School administrators from around the state met in Southington to map out the best ways to keep your little ones out of harm's way.
Since the Newtown tragedy we have all heard a lot of talk about teachers keeping weapons in their classrooms as a way to deal with a potentially violent intruder.
If you're wondering where school administrators here in Connecticut stand on the issue of arming teachers there is a common sentiment that teachers, schools and guns are a bad combination.
"A police officer was trained to work in schools, one of the things that was recommended against very strongly was arming teachers and principals because when it comes down to it is that you need to make sure the person who has that firearm knows how to use it in a school setting," said Joe Cirasuolo of CT Assoc. of Public School Superintendents.
The entire educational community has been especially touched by the tragedy in Newtown last month.
One administrator says she's been moved by the outpouring of love she seen from those outside of Connecticut.
"In the past couple of weeks, I've been in three different cities on business trips.
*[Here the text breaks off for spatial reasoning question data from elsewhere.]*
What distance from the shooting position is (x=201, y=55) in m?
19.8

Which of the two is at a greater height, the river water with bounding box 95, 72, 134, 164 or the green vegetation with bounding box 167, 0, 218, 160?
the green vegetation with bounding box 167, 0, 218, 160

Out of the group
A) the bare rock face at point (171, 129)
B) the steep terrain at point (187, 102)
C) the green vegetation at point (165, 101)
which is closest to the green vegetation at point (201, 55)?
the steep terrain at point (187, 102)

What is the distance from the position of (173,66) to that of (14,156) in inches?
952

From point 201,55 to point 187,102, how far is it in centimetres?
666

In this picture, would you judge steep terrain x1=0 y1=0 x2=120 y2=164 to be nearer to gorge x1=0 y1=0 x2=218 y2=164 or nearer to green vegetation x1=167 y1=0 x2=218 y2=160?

I've experienced strangers in the airport come up to me and offer a hug and ask a question, they saw the flight was coming in from Connecticut and they stopped their progress to where ever they were going to and said hey, we just want to let you know our hearts go out to all of you in Connecticut," said Karissa Niehoff of CT Assoc. of Schools.
Administrators are focusing in on four key responses to the issue of school security: prevention, preparedness, response and recovery.
Simply enough in concept, much tougher in terms of making it all work.
"Anyone who thinks there's one thing you can do that is going to solve the problem is making a mistake," said Cirasuolo.
And with Sandy Hook still fresh on all of our minds, administrators believe dealing more effectively with mental illness will also be a key factor in preventing future tragedies.
"The key again is as we've said this morning, it's a community, it's a collaborative effort on the part of all necessary people to provide ongoing resources and support," said Niehoff.
Clearly in these times this is a subject we will hear a great deal more about in the coming weeks and months as districts across the state and nation grabble with these critical issues.